=== Written task ===
Copy out the data from the line containing "How much distance" through the end of the data, inclusive, requests included, and add 146 to every number in the answers, both the distance value and the coordinates.
---------- Records shown ----------
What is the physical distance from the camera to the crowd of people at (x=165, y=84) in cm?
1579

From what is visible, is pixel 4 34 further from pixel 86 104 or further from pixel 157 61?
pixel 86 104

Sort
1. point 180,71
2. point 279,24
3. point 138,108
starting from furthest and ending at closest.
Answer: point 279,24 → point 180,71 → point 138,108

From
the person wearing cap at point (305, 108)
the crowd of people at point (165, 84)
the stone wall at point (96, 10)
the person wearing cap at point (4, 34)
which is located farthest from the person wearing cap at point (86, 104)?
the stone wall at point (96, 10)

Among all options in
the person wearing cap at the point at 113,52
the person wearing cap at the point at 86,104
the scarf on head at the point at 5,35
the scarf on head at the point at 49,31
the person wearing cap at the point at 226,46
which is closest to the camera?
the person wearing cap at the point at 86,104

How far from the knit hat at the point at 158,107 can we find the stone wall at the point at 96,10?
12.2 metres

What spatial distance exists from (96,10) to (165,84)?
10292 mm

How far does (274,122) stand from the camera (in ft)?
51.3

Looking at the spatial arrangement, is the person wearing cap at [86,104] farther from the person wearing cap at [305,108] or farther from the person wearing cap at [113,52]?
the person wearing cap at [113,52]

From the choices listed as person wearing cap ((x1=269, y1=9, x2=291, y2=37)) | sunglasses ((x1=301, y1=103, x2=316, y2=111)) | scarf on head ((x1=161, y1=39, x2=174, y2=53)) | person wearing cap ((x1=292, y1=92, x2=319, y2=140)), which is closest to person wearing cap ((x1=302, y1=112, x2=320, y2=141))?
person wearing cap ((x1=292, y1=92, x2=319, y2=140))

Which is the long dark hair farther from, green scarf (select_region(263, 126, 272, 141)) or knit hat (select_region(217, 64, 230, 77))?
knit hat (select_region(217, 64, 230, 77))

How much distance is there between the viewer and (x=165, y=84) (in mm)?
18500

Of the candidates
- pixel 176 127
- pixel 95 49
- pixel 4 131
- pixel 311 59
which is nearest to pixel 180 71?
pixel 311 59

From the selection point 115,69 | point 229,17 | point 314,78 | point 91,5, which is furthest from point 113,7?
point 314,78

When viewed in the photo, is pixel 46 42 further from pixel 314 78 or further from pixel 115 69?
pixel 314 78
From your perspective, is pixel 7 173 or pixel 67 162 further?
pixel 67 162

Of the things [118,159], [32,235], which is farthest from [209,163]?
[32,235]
----------
=== Response ===
How much distance is there between the viewer and (x=165, y=84) (in mm)?
18646

Of the candidates
- pixel 176 127
- pixel 95 49
- pixel 4 131
- pixel 311 59
which is nearest to pixel 180 71?
pixel 457 205

From the selection point 115,69 | point 229,17 | point 314,78 | point 91,5, which is furthest from point 113,7?
point 460,224

When viewed in the photo, is pixel 46 42 further from pixel 314 78 or further from pixel 115 69?
pixel 460 224
From your perspective, is pixel 7 173 or pixel 67 162 further?
pixel 213 308

Of the things [118,159], [32,235], which is farthest from [209,163]?
[178,381]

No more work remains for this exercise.